The treaty drawn in Riga on 18th March 1921 had eventually fixed the border between Poland and the Soviet Union. It also regulated various issues concerning the Polish population living in the territory of the USSR. In the inter-war period more 1.200.000 Poles lived in this state, 80% of whom lived in the so-called borderlands. Polonia in the USSR occupied a special place in the Polish Diaspora in the world. The Soviet authorities from the beginning went about indoctrination of that social group, in order to make a new Soviet „model” of the Pole; it was the communists' intention to make the personnel for the future Polish Soviet Republic. The Poles were „persuaded” to accept the Soviet authorities by means of violence and broad propagandist actions. Aside to the press system, publications in the Polish language were extended. In the beginning of the 1930s in the USSR 295 books were published in Polish a year and a dozen or so titles of the Polish press. It was skilfully used not only to indoctrinate one's own society, but also as an instrument in anti-Polish propaganda and campaign.

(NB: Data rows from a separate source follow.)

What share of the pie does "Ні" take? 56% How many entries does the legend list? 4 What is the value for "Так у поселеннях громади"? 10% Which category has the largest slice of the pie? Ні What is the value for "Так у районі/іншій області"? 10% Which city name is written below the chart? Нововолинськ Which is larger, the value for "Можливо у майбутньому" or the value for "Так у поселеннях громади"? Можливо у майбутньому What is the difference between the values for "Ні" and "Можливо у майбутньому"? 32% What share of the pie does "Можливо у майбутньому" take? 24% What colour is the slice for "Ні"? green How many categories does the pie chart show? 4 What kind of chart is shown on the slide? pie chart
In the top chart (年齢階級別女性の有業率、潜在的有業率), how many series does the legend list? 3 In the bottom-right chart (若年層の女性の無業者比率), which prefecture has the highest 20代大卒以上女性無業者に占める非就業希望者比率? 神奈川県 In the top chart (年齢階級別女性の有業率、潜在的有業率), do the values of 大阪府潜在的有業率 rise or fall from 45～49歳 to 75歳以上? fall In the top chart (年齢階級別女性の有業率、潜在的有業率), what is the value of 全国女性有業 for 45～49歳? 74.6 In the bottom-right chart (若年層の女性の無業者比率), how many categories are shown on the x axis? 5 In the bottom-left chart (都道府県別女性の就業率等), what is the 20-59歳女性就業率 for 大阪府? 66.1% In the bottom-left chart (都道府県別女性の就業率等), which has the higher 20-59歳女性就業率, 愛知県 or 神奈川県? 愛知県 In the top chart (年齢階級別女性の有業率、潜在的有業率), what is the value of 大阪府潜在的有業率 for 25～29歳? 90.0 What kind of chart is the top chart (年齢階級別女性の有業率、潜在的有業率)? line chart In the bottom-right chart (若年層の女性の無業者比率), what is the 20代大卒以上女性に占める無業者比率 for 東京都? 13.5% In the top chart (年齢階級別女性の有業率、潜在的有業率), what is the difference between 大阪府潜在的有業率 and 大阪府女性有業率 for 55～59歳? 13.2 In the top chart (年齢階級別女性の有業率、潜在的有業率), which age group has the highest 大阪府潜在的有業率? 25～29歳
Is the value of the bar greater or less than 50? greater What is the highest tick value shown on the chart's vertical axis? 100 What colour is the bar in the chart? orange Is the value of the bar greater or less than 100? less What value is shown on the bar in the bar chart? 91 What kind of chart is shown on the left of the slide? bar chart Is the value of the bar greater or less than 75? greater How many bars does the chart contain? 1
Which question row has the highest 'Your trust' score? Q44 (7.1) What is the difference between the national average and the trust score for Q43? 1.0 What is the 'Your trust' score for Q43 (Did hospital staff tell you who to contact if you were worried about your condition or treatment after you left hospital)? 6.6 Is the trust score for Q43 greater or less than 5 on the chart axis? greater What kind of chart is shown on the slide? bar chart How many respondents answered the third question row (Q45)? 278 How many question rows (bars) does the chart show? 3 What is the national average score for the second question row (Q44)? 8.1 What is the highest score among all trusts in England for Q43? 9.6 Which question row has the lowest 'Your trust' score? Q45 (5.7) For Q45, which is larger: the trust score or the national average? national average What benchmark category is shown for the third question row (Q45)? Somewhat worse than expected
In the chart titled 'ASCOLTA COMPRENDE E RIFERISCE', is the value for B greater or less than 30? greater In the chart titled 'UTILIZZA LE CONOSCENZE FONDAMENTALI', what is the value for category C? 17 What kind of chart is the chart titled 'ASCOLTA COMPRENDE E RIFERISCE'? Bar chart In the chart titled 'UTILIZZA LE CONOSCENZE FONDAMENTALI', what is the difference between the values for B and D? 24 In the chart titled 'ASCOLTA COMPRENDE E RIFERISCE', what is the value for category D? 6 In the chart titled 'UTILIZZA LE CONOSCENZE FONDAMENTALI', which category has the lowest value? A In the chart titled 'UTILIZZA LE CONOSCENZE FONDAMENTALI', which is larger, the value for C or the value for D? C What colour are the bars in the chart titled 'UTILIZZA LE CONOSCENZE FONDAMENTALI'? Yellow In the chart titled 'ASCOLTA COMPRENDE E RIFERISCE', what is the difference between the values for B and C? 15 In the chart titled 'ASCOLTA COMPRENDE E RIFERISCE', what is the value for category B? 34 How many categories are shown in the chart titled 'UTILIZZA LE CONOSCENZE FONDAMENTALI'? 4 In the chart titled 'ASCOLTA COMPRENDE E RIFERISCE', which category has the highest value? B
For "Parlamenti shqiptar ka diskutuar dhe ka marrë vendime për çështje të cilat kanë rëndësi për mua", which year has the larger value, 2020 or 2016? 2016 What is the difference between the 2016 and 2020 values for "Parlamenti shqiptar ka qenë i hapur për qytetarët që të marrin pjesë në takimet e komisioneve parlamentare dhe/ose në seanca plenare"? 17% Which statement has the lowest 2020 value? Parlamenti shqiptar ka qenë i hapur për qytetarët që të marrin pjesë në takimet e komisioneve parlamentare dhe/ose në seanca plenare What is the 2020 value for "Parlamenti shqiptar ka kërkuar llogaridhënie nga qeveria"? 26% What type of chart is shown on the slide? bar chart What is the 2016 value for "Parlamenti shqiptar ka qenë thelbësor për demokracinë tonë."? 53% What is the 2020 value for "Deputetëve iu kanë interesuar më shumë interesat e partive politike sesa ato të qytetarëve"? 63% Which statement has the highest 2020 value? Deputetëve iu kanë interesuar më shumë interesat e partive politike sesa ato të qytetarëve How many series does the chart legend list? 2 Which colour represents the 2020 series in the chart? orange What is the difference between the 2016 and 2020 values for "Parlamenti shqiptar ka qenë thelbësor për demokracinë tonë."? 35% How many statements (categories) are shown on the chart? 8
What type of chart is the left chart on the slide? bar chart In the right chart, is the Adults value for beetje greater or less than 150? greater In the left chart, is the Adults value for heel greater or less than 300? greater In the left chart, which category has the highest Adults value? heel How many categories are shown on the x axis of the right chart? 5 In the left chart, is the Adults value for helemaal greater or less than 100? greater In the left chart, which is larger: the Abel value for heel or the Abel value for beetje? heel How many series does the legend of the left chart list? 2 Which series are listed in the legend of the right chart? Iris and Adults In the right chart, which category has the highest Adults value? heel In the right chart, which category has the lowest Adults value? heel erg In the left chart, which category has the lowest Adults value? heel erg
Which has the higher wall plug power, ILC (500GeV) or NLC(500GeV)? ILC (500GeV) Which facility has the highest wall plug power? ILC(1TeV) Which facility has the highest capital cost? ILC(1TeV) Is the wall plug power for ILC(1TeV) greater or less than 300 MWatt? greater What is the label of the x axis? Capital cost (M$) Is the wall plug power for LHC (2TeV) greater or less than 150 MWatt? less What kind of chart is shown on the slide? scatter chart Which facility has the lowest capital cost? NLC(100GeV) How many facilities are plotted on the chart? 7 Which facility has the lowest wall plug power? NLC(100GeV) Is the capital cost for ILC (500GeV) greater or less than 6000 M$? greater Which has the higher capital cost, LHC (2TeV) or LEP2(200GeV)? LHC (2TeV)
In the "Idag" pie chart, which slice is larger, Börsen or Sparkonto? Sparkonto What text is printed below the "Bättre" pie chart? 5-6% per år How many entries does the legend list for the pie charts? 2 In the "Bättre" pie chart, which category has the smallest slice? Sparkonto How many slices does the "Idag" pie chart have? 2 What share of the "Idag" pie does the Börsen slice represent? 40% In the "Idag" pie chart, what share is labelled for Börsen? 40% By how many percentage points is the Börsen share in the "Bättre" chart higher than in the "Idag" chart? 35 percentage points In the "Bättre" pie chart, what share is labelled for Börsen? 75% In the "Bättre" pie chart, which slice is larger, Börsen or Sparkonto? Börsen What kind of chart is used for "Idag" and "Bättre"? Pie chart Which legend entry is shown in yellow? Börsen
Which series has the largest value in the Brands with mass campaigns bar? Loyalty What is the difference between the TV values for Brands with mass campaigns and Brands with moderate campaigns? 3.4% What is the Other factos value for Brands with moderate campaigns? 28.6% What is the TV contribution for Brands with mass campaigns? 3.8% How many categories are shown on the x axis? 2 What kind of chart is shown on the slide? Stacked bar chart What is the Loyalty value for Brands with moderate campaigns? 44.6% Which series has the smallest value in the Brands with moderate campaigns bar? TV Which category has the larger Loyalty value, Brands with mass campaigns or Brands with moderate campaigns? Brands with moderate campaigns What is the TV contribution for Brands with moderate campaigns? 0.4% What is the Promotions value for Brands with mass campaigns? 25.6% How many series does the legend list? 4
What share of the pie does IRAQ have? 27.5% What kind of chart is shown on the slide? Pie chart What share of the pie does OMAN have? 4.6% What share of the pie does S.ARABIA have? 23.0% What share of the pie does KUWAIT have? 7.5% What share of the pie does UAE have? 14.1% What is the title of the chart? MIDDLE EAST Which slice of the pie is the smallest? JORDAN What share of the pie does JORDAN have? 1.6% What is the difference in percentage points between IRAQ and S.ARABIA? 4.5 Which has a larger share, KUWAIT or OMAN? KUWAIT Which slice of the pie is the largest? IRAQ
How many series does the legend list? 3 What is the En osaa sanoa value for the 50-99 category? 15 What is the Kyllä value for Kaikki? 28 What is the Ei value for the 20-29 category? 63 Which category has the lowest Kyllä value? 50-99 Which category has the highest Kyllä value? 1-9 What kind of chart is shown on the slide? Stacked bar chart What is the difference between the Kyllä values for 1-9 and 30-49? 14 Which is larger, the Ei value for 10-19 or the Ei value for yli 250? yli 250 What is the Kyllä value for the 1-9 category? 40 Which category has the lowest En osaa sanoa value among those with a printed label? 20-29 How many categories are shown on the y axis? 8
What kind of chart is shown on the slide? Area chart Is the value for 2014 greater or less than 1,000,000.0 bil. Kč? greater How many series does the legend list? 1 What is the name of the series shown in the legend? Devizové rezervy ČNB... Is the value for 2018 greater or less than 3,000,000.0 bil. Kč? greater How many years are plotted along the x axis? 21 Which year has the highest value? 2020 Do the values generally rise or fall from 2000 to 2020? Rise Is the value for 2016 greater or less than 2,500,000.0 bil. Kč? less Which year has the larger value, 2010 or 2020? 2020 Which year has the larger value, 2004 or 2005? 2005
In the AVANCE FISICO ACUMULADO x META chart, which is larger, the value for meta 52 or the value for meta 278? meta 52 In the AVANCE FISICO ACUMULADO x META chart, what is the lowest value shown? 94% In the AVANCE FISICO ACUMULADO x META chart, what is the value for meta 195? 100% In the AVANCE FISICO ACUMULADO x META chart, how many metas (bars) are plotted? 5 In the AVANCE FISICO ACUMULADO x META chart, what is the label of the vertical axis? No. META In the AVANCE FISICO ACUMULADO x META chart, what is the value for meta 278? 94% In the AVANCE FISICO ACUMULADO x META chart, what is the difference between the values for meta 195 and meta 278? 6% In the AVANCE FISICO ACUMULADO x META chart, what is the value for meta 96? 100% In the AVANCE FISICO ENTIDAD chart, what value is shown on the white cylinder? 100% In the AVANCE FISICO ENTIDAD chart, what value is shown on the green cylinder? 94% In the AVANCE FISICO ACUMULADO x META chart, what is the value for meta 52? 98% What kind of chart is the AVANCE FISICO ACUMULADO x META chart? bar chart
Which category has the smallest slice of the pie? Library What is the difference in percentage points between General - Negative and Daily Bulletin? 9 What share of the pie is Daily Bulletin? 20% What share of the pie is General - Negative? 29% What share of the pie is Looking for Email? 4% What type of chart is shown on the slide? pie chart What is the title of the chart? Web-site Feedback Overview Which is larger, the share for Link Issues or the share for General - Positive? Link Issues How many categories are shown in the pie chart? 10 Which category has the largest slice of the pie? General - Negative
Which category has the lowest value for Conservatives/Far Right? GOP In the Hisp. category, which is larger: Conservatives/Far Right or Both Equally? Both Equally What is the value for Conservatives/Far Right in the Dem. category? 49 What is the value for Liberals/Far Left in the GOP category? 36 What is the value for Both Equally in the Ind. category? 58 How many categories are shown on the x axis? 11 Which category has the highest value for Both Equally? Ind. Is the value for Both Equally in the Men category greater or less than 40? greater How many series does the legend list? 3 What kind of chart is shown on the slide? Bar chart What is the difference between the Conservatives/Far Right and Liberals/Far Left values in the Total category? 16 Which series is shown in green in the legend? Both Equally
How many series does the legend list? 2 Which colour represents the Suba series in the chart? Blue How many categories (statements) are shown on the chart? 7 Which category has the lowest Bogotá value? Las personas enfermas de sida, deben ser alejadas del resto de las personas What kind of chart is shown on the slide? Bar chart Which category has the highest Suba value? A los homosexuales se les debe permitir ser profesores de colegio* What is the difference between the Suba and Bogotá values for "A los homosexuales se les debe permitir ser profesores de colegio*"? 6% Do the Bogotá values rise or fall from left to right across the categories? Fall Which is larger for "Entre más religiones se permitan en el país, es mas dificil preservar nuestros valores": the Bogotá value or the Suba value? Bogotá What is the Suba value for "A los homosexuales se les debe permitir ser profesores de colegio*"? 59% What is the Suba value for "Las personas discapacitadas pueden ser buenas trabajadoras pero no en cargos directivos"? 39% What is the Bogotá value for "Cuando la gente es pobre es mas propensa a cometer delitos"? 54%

A good opportunity for this was supposed to be the 1st Convention of Poles from Abroad. It took place on 14th-21st July 1929 in Warszawa. The Organisation Committee did not agree, however, that a delegation of Poles from the USSR should participate in it. The Soviet authorities responded by provoking a real anti-Polish campaign in the press. The Soviet Union organised then „spontaneous” protests, demonstrations, and riots. During the Convention the Soviet mass media presented it as a complete failure and protested against any resolutions of that Convention. The communist authorities in Moscow organised in August their own convention and invited a workers' delegation from Poland.


Another important endeavour to make the Soviet man come true in the inter-war period in the USSR was to establish the so-called Polish autonomic regions. This unprecedented idea is well known in literature as the Soviet experiment with Polonia. As a result of this, in the territory of the USSR two Polish autonomic regions were established: the Julian Marchlewski autonomic region in the Ukraine and the Feliks Dzierżyński autonomic region in Belarus. In all party and state institutions of the autonomic regions the Polish language was an official language. The national autonomy granted to Poles in the USSR was intended to be an essential factor of destabilisation; it destabilised the home policy of the Second Polish Republic. Despite propagandist efforts, the communists failed to accomplish some important successes in the indoctrination of Poles. The most significant evidence of this was their complete failure in collectivisation in the two Polish national regions. This was also later on one of the reasons why the Polish autonomic regions were abandoned, and the Polish people were subjected to repression. In practice the USSR had never satisfied authentically important needs of the Polish national minority living there.